ASSIGNED TASK
Transcribe only the part of the material below that begins at the line containing "Calendário escolar do" and ends at the line containing "Senior man painting", with both kept and images left out.

DATA IN THIS EXERCISE
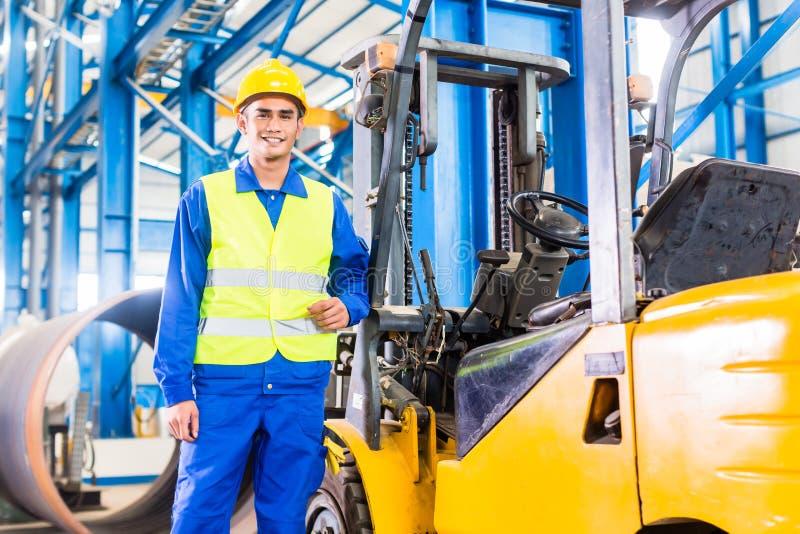 站立在制造工厂的铲车司机 免版税库存照片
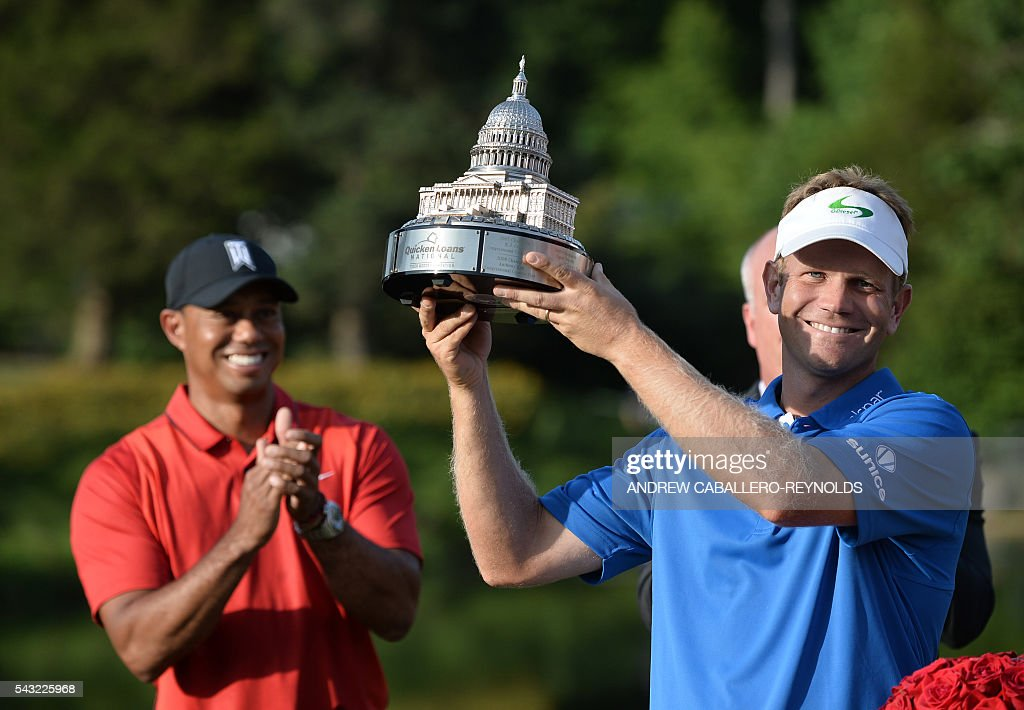 Billy Hurley III holds up the trophy as Tiger Woods looks on after the final round of the Quicken Loans National at Congressional Country Club in Bethesda, Maryland on June 25, 2016. / AFP / Andrew CABALLERO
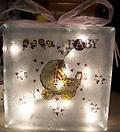 Baby Night Light B - Block is decorated with Baby Carriage on the front and flowers and Baby Girl and Toddler Figures on the back.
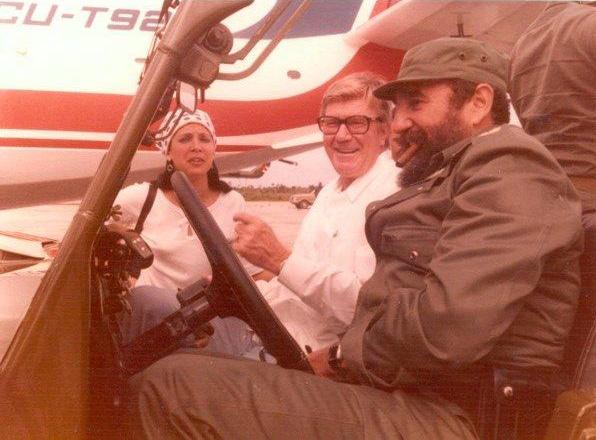 Fidel Castro with the head of Coca Cola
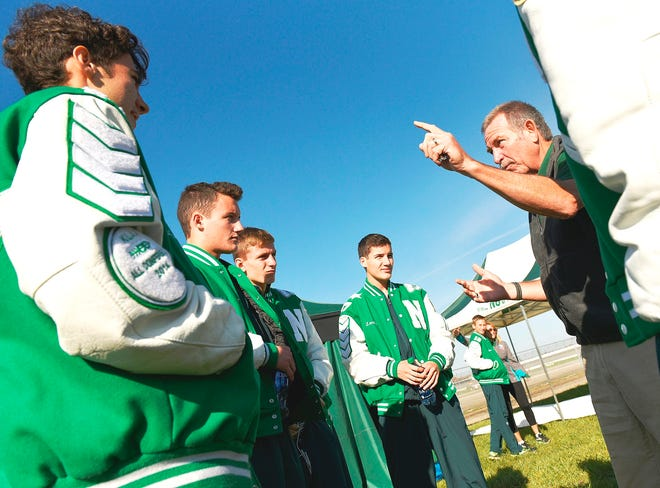 Novi boys cross country coach Robert Smith, gives a pep talk to Scott McPherson, Gabriel Mudel, and John and Aric Landy during his final season.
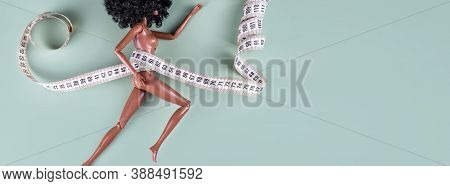 Doll Wrapped In Measuring Tape. Tied Up Unrecognizable Plastic Doll, Weight Loss, Fasting And Slimmi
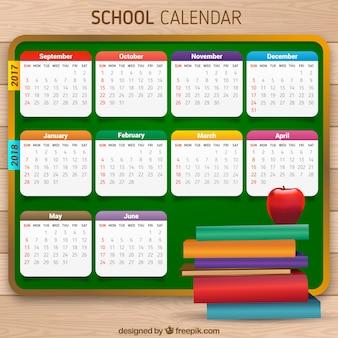Calendário escolar do quadro-negro com livros e maçã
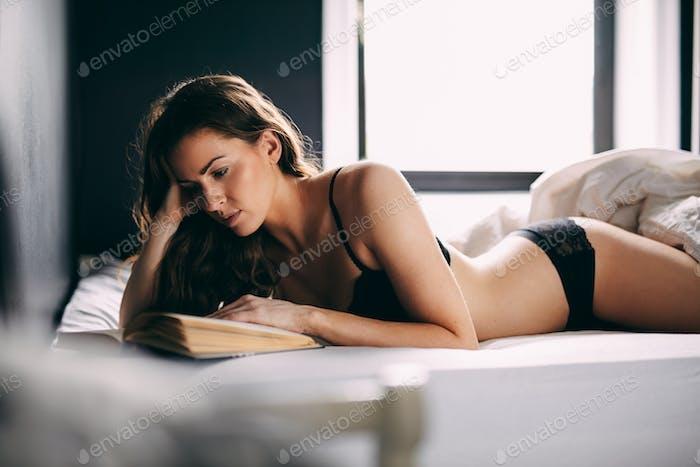 Young brunette in lingerie reading novel in bedroom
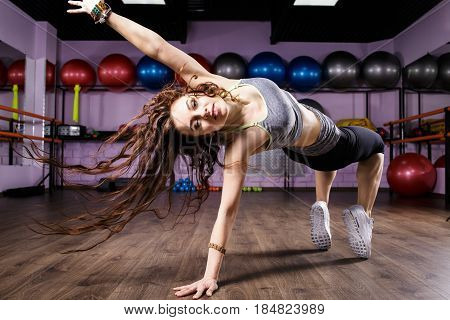 Woman Zumba fitness dancer dancing exercise on the floor in gym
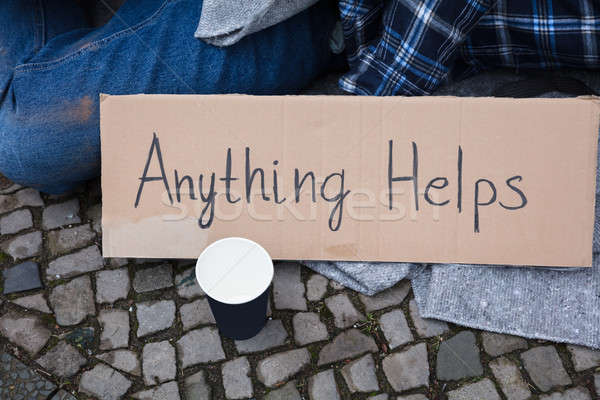 Elevated View Of Anything Helps Text On Cardboard Stock photo © AndreyPopov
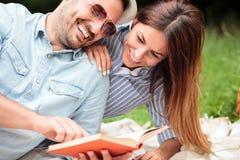 Pares jovenes felices que disfrutan de día en naturaleza, leyendo un libro y mintiendo en una manta de la comida campestre fotografía de archivo libre de regalías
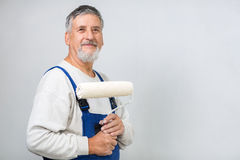 Senior man painting a wall in his home Royalty Free Stock Photos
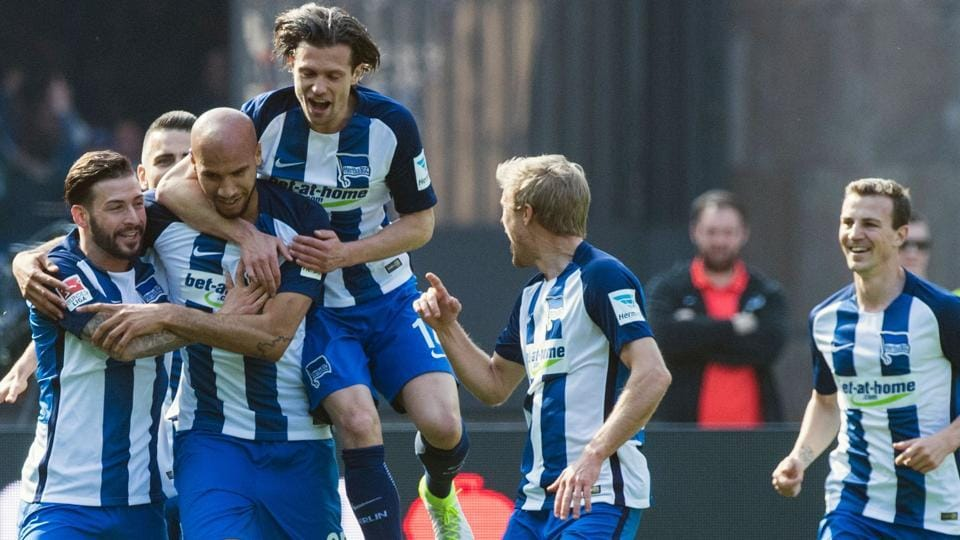 Hertha Berlin players celebrate after US defender John Anthony Brooks (second from left) scored the opening goal during their Bundesliga match against FC Augsburg in Berlin on Saturday.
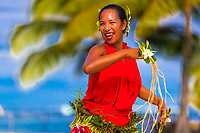 Polynesian woman with Tiare flowers performing traditional dance with blurred palm tree and lagoon background in Tahiti Papeete, French Polynesia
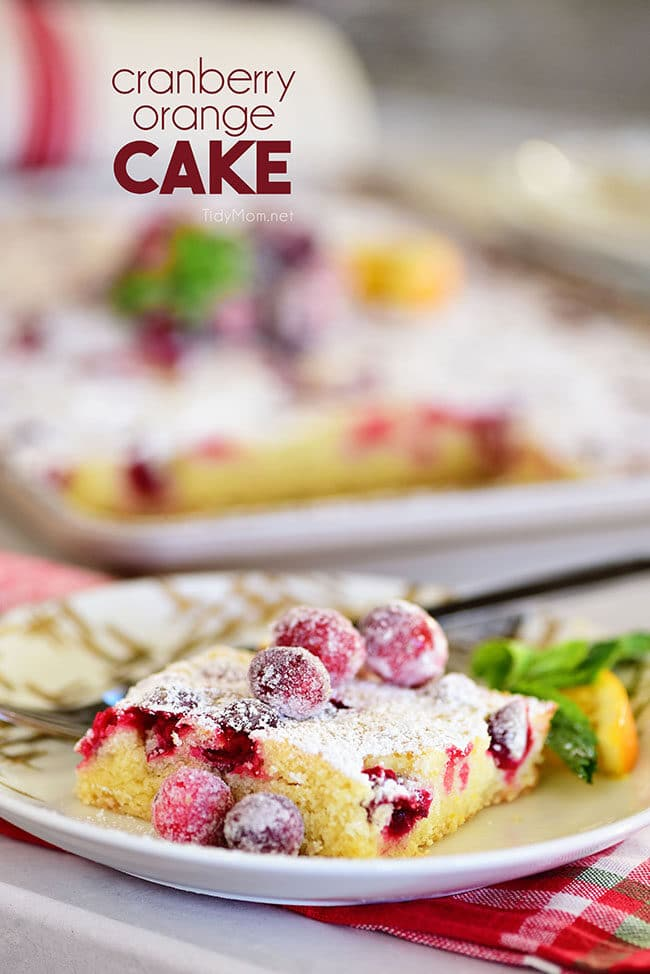 a piece of Super moistCranberry Orange Cake topped with sugared cranberries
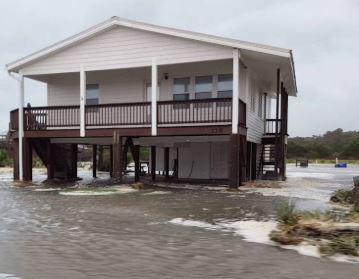OAK ISLAND, NC storm surge and flood damage insurance claim.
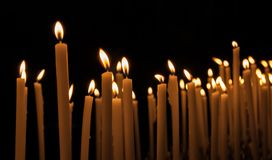 Lit yellow candles on a dark background stock image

EXERCISE OUTPUT
Calendário escolar do quadro-negro com livros e maçã
 Young brunette in lingerie reading novel in bedroom
 Woman Zumba fitness dancer dancing exercise on the floor in gym
 Elevated View Of Anything Helps Text On Cardboard Stock photo © AndreyPopov
 Pares jovenes felices que disfrutan de día en naturaleza, leyendo un libro y mintiendo en una manta de la comida campestre fotografía de archivo libre de regalías
 Senior man painting a wall in his home Royalty Free Stock Photos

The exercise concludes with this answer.